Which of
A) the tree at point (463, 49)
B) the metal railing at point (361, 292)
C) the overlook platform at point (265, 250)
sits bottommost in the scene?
######
▸ **Goal**: Lay out every line of the records above as a Markdown table with the columns Row and Line, numbering each row and skipping any blank lines.

▸ **Solution for this problem**:
| Row | Line |
|---|---|
| 1 | Which of |
| 2 | A) the tree at point (463, 49) |
| 3 | B) the metal railing at point (361, 292) |
| 4 | C) the overlook platform at point (265, 250) |
| 5 | sits bottommost in the scene? |